— title: “WikiLite: Loading Wikipedia into SQLite” date: 2020-11-19T12:00:00Z draft: true slug: wikilite-loading-wikipedia-into-sqlite

tags:

One of the oft-overlooked but chief dangers of modern life is time travel. Yes, the idea that an unsuspecting soul can inadvertently be transported back in time and that their only hope for return might be some esoteric piece of knowledge such as “when will the clock tower be struck by lightning”? Though I haven’t looked up the exact per-capita statistics of this happening, my gut tells me that it is likely high enough that we should have a plan in place to mitigate it.
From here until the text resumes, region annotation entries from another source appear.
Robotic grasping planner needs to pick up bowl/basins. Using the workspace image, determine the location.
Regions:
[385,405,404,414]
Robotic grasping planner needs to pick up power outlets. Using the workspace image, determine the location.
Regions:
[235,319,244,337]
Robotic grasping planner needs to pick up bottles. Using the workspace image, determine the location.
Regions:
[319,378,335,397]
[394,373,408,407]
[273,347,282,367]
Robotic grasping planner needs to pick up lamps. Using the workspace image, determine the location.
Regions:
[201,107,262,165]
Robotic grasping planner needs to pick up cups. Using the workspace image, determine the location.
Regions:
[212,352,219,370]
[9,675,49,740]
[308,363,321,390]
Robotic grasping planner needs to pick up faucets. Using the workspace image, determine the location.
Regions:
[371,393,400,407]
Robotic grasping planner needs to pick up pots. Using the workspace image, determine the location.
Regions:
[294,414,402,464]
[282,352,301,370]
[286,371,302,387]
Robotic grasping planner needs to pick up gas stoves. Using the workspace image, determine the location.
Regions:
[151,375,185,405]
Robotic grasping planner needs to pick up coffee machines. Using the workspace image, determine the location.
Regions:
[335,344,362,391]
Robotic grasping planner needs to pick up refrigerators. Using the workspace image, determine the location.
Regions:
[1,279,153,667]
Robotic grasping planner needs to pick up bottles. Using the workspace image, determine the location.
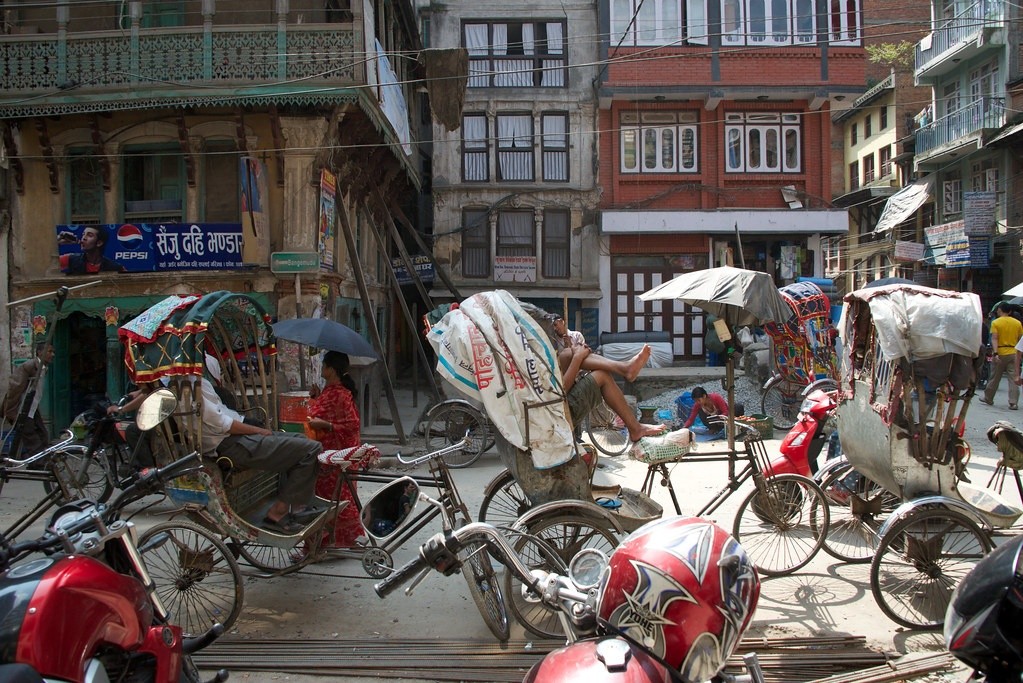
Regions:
[60,231,83,245]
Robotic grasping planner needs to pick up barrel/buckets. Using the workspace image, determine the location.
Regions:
[279,391,317,441]
[229,387,272,425]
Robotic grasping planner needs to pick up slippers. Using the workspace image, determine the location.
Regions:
[262,512,305,534]
[1008,403,1018,412]
[289,503,331,523]
[595,496,622,508]
[978,396,995,405]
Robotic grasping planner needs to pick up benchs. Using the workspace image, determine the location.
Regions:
[173,386,285,495]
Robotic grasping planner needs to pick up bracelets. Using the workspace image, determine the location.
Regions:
[329,423,333,432]
[118,406,123,413]
[994,353,998,356]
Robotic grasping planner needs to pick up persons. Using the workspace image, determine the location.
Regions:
[682,386,744,434]
[289,351,365,562]
[559,342,666,443]
[57,225,124,275]
[924,377,937,418]
[0,341,57,474]
[169,372,328,534]
[977,302,1023,410]
[550,313,587,438]
[106,381,180,471]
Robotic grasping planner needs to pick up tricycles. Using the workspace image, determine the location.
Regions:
[0,267,1023,683]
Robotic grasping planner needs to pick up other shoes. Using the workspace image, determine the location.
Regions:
[289,550,325,565]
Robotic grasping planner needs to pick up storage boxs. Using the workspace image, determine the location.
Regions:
[677,397,691,423]
[735,414,774,440]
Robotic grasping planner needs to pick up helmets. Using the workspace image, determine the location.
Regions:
[593,515,765,676]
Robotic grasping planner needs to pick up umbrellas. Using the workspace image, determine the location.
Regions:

While the most straight-forward approach might be to spend every night and weekend cramming all known pieces of information into my cranium, a potentially less brute-force approach would be to keep my own Grey’s-Sports-Almanac-esque cheat-sheet with me at all times. That seems completely safe. Given that the latest World Book Encyclopedia is a not-so-portable 14,000 pages of print, we might be better served by using something a bit more digital, such as an offline copy of Wikipedia. If one were available, that is.

As fortune would have it, the Wikimedia Foundation makes compressed XML exports of all articles available near weekly. Weighing in at 6.1 million articles and accessible offline from any reluctant time-traveler’s laptop, this is likely to be the closest thing that we might find to an ideal solution.

wget https://dumps.wikimedia.org/enwiki/20201101/enwiki-20201101-pages-articles-multistream.xml.bz2

Examining the Format

After having downloaded the bzip’d XML export, we’ll need to start by getting an understanding of the data format. Since we can assume it to be a relatively simple dataset, albeit quite large, we can just take a sampling of the document to get an idea of the structure. Let’s start by viewing the first eight kilobytes to see if we piece together an understanding.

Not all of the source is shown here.